Gender Studies için master'a kadar bekleyebilirim, zaten 1 yılım kaldı, ama Politics and IR okuyor olmak içimi sıkmaya başladı bu aralar. Neden Creative Writing ya da Journalism okumuyorum diyorum kendi kendime. Journalism olabilir aslında evet, ama Creative Writing bilemiyorum. Yaratıcılık seviyem buraya yazdıklarımdan ibaret değil, alakası bile yok hatta, fazlasıyla yetenekli olabilirim o konuda. Ama yazdığım birşeyi başkasına asla gösteremem eğer işin içine kurgu girerse, çok eminim. Kendi ismimi altına koyarak gösteremem en azından. Sadece kendimi tatmin etmek için aylarca uğraşıp yazmak saçma mı?

Lisa gitti bu sabah, sıkıldım birden. Yalnızlığımı çok sevmeme rağmen o yokken sıkılıyor olmam garip mi?

Pek dışarı çıkacağımı sanmıyorum İngiltere'ye dönene kadar, İzmir'deki her türlü ortam ve insandan aşırı sıkıldım. Yeni birileriyle yeni bir yerlere gitmek istiyorum, var mı öyle birşey?

Laptopum sapıttığı için bugün yeni bir netbook aldım kendime. Hafif ve minik ötesi, aşırı cici birşey. Bayıldım. Diğer yandan Sony Vaio laptopum sadece 3 yıllık olmasına rağmen son 1 yılda aynı ekran arızasını 2. kez yaşıyor, Vaio servisine yollamamaya karar verdim bu kez, hem tamir etmeleri 1 ay sürüyor hem de garanti bitmişse fiyatları oha ötesi. Neymiş, tipi güzel diye Sony Vaio alınmamalıymış.

3 haftam kaldı, yazmam gereken 3 essay var.
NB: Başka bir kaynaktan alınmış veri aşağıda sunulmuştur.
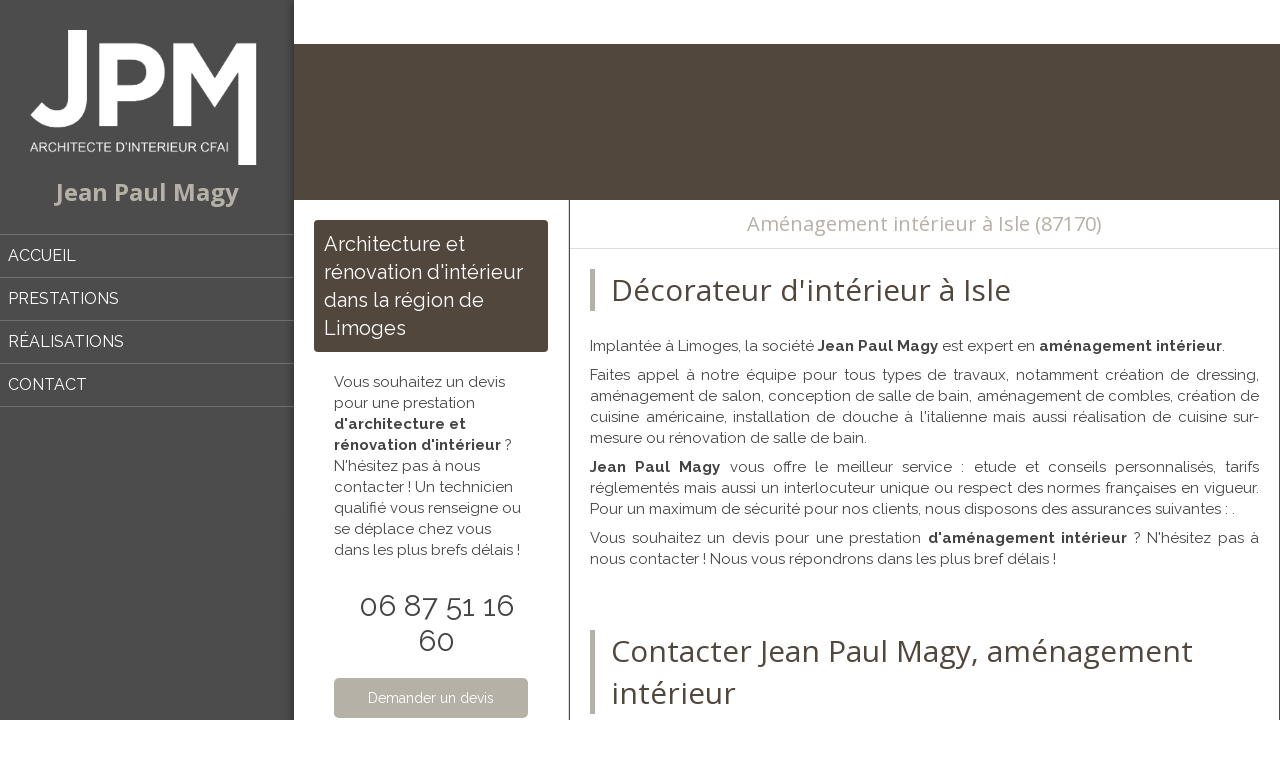

--- FILE ---
content_type: text/css
request_url: https://www.jeanpaulmagy.net/styles/pages/467324/1768989488/containers-specific-styles.css
body_size: 507
content:
.container_7352684_inner{position:relative}.container_7352684_inner{background-repeat:no-repeat;-webkit-background-size:cover;-moz-background-size:cover;-o-background-size:cover;background-size:cover;background-position:center}.container_7352684_inner{background-image:url(https://files.sbcdnsb.com/images/1LlRjxcPo0FLG8brDHgBhQ/content/1567501201/450014/100/ca54bfce09d0c1dcb46320180308-2279188-1sz1r1i.jpeg)}.container_7352684_inner:before{content:"";position:absolute;top:0;bottom:0;left:0;right:0;opacity:.9}.container_7352684_inner>.subcontainers{width:100% !important;max-width:800px !important;margin-right:auto !important;margin-left:auto !important}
Meşgul olacağım sanırım bu 3 hafta, şaşırtıcı ama gayet mutluyum bu yüzden. Fazla boş vakit iyi gelmiyor bana.

Effexor olmadan geçen 2. günüm, biraz kafamı-sağa-çeviriyorum-ama-beynim-sanki-10-saniye-sonra-takip-ediyor hissi ve titreme/bayılma-isteği karışımı birşeyler içindeyim. 2 yıl boyunca gayet yüksek dozlarda ilaç kullandıktan sonra normal insanlar gibi hayatta arada sırada canımı sıkan şeyler olabileceği ve bunlarla baş etmem gerektiği gerçeğine alışmam zaman alabilir gibi biraz.

Tamamen kendime odaklanmam sanırım en mantıklısı, hayatımdaki her insanın -pardon D ve D, siz kalıcısınız- geçici olduğunu ve 1-2 istisna dışında hiçbirinin beni asla doğru düzgün tanımayacağını, dolayısıyla kimsenin yanımda olacağına güvenmemem gerektiğini kabullenmem de iyi olur bu arada. E, nasıl yapıyordun acaba sen bunu? Odanda günlerce oturup mutlu olabilen bir insan oldun yıllarca, şu an nerede ne yapıyorsun bilemiyorum ama kıskanıyorum o halini.